### PROBLEM TO WORK ON
Please transcribe the data exactly as shown, skipping the images.

### RECORDS FOR THE EXERCISE

--------------------------------

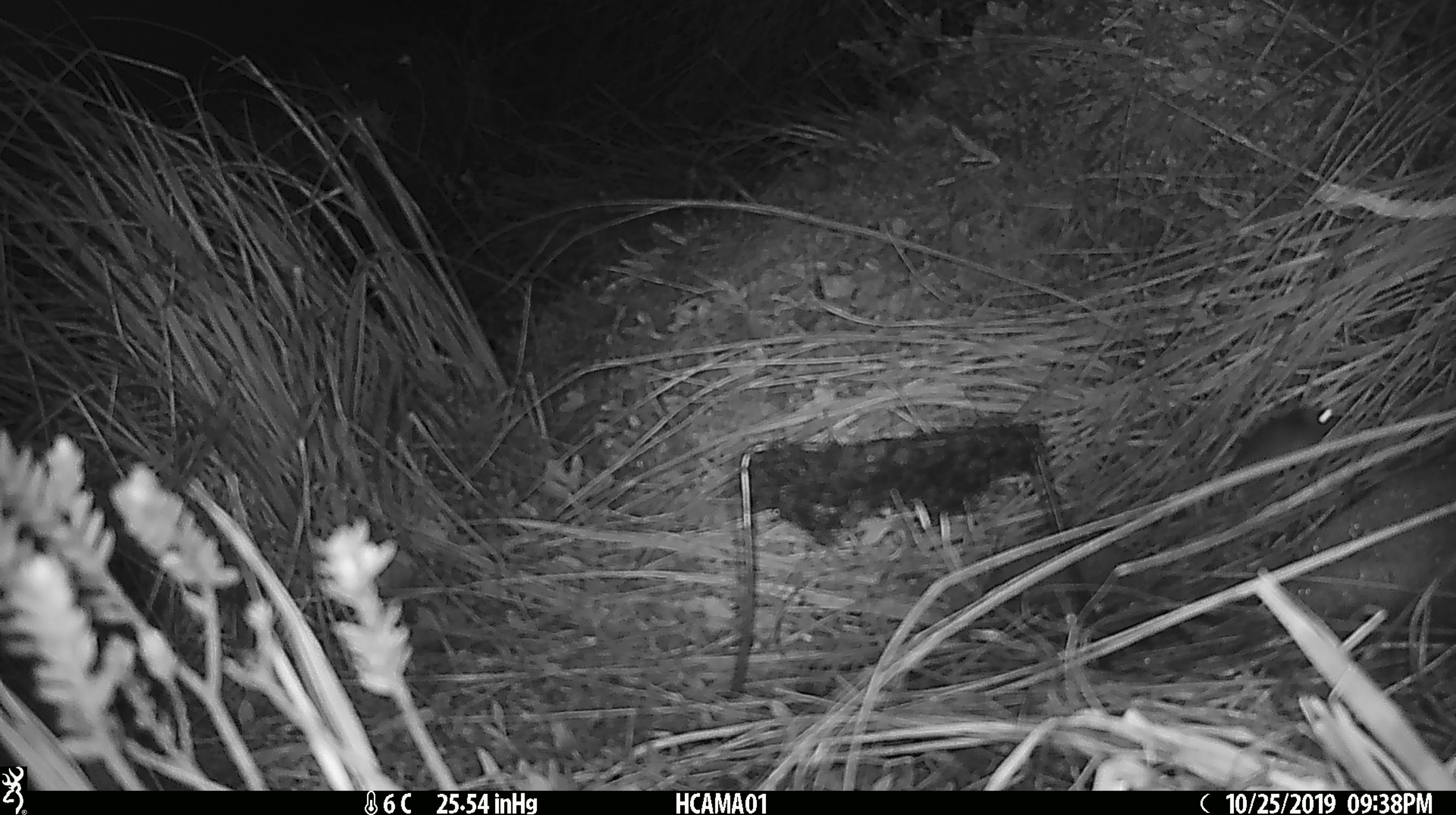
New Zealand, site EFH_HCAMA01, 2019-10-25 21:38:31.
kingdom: Animalia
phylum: Chordata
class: Mammalia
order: Rodentia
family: Muridae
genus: Mus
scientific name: Mus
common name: mouse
Mouse (Mus).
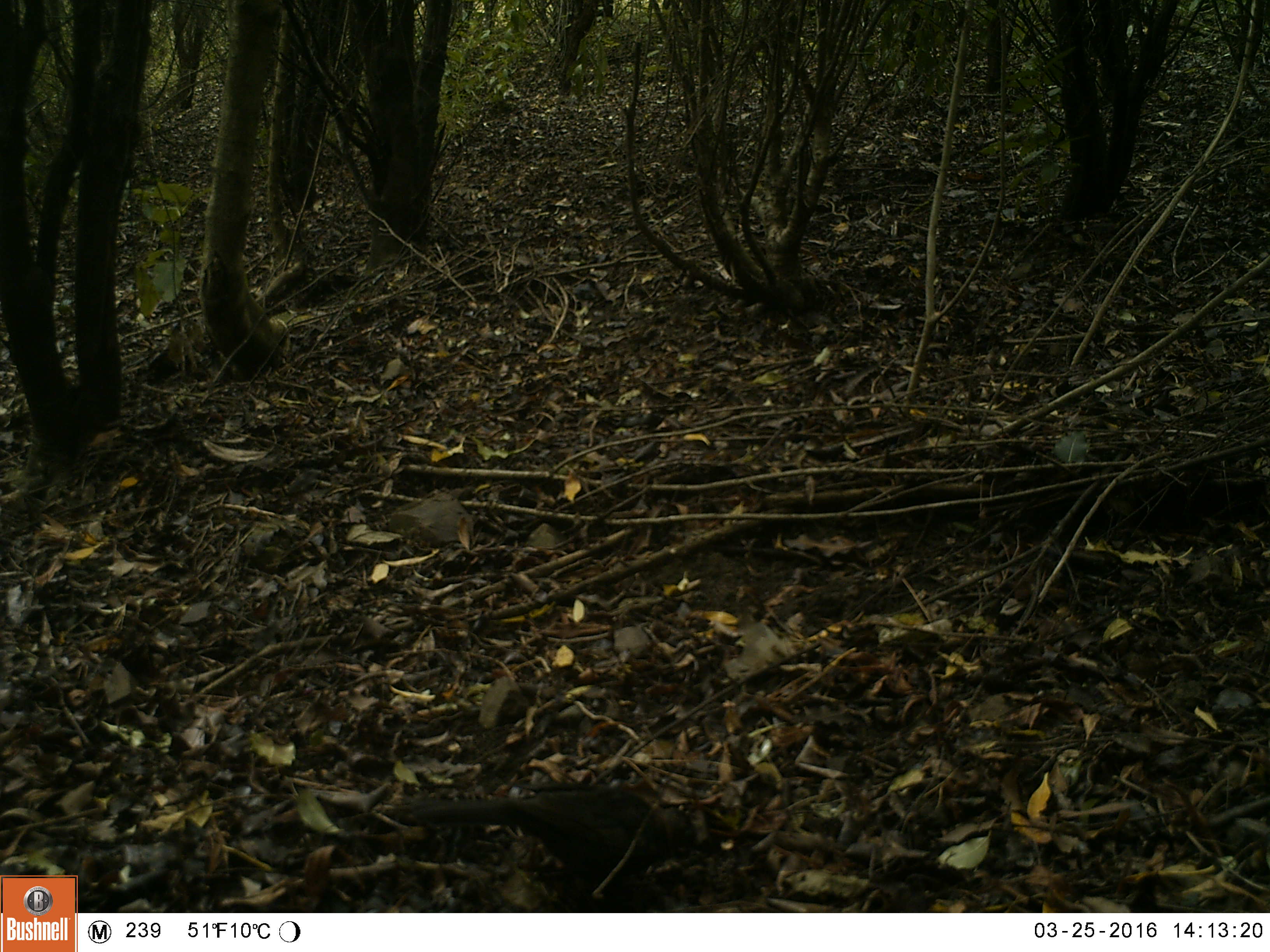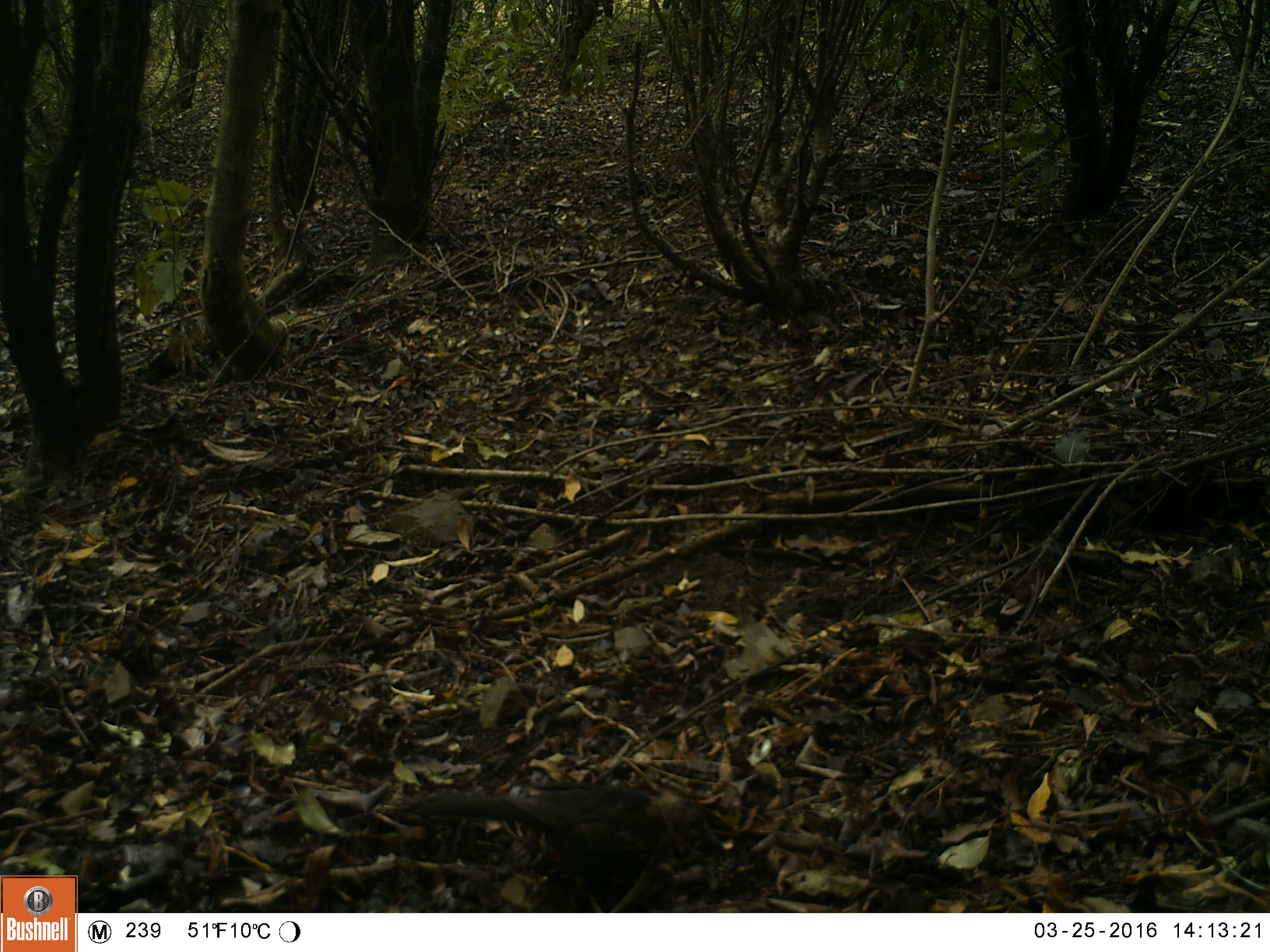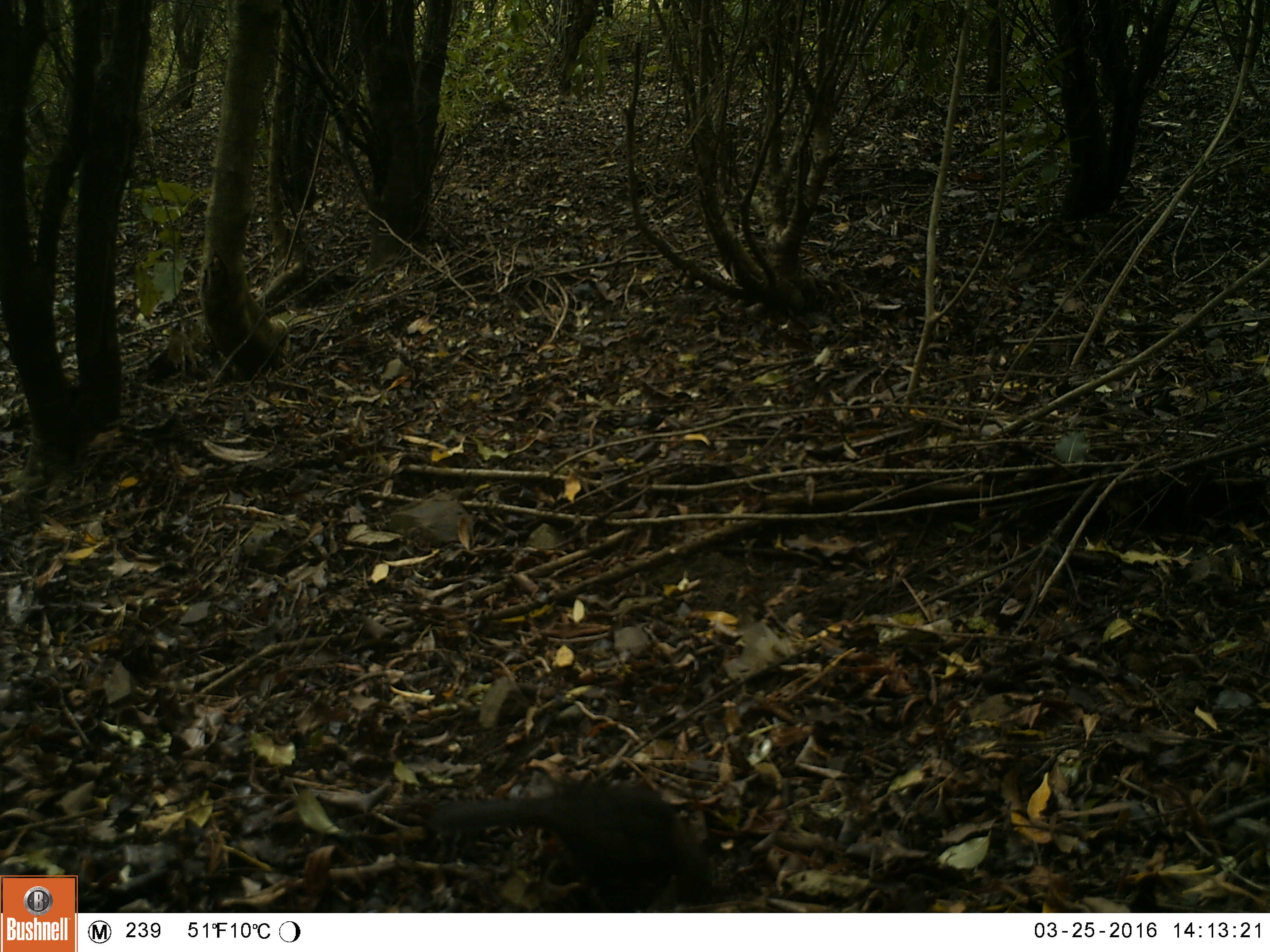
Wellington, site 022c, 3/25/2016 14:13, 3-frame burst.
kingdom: Animalia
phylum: Chordata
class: Aves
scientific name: Aves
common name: bird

--------------------------------

### OUTPUT FOR THIS EXERCISE
New Zealand, site EFH_HCAMA01, 2019-10-25 21:38:31.
kingdom: Animalia
phylum: Chordata
class: Mammalia
order: Rodentia
family: Muridae
genus: Mus
scientific name: Mus
common name: mouse
Mouse (Mus).
Wellington, site 022c, 3/25/2016 14:13, 3-frame burst.
kingdom: Animalia
phylum: Chordata
class: Aves
scientific name: Aves
common name: bird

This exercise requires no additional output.